====== Extracted entries ======
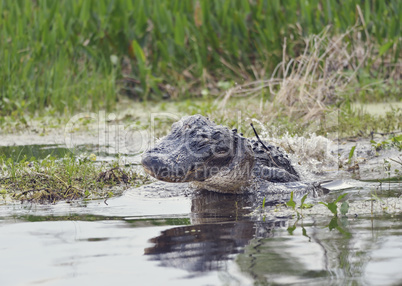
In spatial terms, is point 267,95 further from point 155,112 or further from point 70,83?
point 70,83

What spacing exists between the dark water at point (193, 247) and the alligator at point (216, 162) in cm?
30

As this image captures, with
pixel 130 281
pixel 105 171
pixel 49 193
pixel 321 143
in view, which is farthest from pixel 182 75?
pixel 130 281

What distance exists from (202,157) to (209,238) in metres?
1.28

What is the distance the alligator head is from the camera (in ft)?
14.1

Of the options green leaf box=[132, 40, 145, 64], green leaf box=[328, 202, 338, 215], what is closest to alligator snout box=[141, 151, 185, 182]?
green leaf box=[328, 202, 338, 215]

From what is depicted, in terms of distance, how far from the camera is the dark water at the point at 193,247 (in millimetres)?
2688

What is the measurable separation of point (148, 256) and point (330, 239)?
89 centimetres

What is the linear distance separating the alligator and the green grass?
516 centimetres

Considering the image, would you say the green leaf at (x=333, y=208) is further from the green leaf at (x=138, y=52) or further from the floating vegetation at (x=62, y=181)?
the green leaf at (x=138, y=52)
======
* Exercise brief: Omit the images and transcribe all of the records above word for word.

* Exercise solution:
In spatial terms, is point 267,95 further from point 155,112 or further from point 70,83?
point 70,83

What spacing exists between the dark water at point (193, 247) and the alligator at point (216, 162) in cm?
30

As this image captures, with
pixel 130 281
pixel 105 171
pixel 49 193
pixel 321 143
in view, which is farthest from pixel 182 75?
pixel 130 281

What distance exists from (202,157) to (209,238) in metres?
1.28

What is the distance the alligator head is from the camera (in ft)?
14.1

Of the options green leaf box=[132, 40, 145, 64], green leaf box=[328, 202, 338, 215], what is closest to alligator snout box=[141, 151, 185, 182]?
green leaf box=[328, 202, 338, 215]

From what is depicted, in terms of distance, how far from the camera is the dark water at the point at 193,247 (in millimetres)?
2688

What is the measurable separation of point (148, 256) and point (330, 239)?
89 centimetres

What is the linear distance separating the alligator and the green grass?
516 centimetres

Considering the image, would you say the green leaf at (x=333, y=208) is further from the green leaf at (x=138, y=52) or further from the floating vegetation at (x=62, y=181)?
the green leaf at (x=138, y=52)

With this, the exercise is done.